Data in this exercise:

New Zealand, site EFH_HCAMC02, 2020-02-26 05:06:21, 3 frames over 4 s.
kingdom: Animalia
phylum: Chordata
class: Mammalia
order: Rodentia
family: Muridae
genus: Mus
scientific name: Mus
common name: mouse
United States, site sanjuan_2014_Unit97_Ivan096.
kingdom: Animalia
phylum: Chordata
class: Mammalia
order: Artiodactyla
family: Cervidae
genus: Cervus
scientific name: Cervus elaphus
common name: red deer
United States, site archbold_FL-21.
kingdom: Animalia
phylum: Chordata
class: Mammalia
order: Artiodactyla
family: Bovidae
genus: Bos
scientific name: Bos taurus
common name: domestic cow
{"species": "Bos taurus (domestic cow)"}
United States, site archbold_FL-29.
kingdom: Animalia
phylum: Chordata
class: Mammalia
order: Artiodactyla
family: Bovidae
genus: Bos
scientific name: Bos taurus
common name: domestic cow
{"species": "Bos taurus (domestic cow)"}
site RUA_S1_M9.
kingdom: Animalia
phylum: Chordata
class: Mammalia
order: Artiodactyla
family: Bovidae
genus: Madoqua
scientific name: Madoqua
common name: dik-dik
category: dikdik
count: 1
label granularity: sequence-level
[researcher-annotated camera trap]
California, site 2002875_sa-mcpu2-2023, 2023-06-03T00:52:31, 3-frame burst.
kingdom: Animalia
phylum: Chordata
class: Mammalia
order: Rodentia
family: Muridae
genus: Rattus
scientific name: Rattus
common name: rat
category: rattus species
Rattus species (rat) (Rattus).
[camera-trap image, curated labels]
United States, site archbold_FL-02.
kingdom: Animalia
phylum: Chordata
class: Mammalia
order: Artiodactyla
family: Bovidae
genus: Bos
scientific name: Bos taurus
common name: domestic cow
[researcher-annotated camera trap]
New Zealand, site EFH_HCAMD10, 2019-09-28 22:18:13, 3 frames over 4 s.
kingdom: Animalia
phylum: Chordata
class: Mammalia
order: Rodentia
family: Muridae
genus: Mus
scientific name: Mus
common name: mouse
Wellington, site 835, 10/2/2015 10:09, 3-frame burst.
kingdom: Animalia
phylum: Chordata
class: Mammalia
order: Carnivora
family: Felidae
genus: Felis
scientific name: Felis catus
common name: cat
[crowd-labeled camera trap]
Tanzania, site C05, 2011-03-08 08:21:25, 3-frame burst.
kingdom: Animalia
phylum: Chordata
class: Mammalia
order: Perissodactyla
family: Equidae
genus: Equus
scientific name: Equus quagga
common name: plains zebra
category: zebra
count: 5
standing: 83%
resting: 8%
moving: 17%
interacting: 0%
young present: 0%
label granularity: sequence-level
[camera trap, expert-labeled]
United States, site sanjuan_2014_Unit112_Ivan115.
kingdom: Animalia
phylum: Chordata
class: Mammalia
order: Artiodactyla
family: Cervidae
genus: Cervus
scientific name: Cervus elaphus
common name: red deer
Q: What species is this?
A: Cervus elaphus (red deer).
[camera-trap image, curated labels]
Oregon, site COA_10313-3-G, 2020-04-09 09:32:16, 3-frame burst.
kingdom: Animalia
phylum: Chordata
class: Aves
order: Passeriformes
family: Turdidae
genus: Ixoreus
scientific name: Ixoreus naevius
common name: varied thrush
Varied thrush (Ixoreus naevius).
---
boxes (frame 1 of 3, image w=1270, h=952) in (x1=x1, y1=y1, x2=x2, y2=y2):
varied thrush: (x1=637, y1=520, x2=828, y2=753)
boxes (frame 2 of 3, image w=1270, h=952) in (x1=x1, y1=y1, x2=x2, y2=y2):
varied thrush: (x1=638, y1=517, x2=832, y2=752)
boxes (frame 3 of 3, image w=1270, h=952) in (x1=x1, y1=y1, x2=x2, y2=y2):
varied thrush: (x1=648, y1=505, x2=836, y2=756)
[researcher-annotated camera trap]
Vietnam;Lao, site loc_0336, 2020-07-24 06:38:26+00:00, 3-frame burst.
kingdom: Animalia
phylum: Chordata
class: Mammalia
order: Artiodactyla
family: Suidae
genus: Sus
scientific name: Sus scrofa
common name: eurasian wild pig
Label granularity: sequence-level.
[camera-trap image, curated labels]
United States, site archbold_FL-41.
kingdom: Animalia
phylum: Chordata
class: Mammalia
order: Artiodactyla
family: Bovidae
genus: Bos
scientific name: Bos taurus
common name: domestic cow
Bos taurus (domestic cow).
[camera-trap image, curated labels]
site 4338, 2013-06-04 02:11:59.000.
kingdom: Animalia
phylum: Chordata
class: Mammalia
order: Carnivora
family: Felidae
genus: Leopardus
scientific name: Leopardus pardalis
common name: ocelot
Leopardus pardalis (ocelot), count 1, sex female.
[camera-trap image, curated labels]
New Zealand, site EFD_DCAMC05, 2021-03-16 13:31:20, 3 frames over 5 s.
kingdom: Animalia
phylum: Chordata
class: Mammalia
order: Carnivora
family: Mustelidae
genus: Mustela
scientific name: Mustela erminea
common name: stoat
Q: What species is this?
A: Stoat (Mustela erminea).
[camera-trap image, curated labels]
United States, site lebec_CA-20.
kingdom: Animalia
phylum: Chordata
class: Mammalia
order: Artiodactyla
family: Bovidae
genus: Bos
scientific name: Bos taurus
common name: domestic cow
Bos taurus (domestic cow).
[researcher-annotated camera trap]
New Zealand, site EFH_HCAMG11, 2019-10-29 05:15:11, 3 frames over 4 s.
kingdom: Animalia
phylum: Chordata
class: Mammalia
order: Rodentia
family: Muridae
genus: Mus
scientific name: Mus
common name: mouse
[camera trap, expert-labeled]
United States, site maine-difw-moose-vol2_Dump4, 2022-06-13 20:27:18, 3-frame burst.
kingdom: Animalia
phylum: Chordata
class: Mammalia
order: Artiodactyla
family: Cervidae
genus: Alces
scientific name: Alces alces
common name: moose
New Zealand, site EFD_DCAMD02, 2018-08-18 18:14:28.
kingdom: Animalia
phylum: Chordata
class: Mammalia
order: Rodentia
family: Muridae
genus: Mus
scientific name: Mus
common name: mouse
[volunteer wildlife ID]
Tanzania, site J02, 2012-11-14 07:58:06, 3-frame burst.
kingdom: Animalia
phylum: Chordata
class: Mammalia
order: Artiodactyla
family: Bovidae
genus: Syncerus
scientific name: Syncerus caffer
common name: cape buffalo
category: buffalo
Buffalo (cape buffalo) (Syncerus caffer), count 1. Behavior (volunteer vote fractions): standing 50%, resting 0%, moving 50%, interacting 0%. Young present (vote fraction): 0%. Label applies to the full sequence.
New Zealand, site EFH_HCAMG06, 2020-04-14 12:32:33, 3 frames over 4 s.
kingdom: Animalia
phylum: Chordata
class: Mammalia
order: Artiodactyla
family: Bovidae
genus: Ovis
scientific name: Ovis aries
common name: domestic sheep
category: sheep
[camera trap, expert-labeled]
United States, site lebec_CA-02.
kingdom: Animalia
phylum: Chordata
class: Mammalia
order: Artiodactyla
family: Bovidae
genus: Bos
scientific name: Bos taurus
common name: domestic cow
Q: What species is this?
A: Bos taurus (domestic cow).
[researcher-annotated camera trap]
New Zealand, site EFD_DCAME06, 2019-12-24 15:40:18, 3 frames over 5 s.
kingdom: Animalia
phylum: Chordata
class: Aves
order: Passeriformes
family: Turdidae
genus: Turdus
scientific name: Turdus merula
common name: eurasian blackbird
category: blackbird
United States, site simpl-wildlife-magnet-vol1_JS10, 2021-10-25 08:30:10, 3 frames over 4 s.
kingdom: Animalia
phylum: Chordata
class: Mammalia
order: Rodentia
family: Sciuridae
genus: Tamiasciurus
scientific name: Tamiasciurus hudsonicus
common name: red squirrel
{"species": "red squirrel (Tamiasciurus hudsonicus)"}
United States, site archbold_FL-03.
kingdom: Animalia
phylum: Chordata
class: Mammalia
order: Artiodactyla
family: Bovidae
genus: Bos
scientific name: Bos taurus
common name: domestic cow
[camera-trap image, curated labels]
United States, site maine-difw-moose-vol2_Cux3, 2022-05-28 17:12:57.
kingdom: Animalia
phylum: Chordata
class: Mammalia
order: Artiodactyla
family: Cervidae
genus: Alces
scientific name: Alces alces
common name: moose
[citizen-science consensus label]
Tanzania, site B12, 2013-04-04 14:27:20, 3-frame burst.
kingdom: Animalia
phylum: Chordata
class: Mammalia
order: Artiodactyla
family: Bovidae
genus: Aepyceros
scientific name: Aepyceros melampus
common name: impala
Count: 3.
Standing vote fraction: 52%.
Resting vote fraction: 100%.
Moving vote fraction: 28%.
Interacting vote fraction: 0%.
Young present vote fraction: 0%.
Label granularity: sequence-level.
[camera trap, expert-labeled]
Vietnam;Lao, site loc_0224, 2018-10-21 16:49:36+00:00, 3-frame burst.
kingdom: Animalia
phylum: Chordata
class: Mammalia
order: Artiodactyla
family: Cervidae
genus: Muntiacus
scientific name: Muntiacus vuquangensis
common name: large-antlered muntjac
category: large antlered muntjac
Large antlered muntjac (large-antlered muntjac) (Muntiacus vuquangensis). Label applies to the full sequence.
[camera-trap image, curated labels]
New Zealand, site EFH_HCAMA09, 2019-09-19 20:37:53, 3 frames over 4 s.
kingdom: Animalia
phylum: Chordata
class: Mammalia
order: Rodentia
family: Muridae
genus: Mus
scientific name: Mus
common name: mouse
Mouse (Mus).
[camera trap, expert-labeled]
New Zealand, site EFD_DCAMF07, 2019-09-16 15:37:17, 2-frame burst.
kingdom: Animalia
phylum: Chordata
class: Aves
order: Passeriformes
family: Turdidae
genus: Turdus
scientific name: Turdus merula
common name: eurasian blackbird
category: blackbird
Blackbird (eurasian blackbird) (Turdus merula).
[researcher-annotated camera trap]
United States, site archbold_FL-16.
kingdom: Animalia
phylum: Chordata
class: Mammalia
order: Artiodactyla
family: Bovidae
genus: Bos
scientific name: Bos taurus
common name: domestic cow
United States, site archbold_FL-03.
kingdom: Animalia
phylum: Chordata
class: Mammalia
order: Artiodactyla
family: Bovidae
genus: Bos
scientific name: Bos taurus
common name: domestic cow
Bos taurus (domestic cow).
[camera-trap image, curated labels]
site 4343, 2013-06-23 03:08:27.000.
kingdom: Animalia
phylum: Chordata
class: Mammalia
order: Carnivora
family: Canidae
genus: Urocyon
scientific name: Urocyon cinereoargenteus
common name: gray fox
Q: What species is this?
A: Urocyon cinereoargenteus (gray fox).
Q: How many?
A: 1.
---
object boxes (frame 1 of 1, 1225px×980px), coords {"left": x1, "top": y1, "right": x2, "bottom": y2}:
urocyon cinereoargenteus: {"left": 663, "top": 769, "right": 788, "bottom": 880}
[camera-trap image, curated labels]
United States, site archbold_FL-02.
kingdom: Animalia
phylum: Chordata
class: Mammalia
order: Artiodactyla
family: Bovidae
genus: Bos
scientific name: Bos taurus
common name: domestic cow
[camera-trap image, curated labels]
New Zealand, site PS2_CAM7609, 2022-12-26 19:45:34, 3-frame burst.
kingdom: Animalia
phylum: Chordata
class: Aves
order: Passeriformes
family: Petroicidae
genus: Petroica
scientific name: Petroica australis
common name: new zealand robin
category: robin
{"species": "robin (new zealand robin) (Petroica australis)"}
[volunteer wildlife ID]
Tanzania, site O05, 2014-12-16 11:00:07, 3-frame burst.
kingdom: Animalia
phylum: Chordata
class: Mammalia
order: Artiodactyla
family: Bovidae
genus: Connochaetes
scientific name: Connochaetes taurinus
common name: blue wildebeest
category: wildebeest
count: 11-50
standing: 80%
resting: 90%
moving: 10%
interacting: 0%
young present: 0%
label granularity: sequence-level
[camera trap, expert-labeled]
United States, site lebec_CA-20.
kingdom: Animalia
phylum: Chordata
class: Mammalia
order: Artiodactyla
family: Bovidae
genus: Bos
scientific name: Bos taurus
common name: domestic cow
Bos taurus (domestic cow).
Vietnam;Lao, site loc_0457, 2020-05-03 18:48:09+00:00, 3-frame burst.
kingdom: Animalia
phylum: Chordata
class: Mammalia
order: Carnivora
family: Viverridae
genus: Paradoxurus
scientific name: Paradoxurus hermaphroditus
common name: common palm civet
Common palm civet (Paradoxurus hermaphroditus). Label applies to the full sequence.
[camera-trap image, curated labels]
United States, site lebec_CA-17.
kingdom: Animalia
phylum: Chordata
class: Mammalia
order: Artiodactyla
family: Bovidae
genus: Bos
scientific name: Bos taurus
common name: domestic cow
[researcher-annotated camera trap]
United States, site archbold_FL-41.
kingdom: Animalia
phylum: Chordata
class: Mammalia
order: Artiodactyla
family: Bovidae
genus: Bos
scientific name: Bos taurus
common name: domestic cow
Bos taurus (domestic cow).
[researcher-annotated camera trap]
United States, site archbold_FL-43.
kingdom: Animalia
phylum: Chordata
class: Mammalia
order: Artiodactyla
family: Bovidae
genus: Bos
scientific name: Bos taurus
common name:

Task requirements:
Would you output, from the records above, exactly the run of lines that starts at the line containing "common name: ocelot" and ends at the line containing "genus: Mustela", and only that run?

Response to the exercise:
common name: ocelot
Leopardus pardalis (ocelot), count 1, sex female.
[camera-trap image, curated labels]
New Zealand, site EFD_DCAMC05, 2021-03-16 13:31:20, 3 frames over 5 s.
kingdom: Animalia
phylum: Chordata
class: Mammalia
order: Carnivora
family: Mustelidae
genus: Mustela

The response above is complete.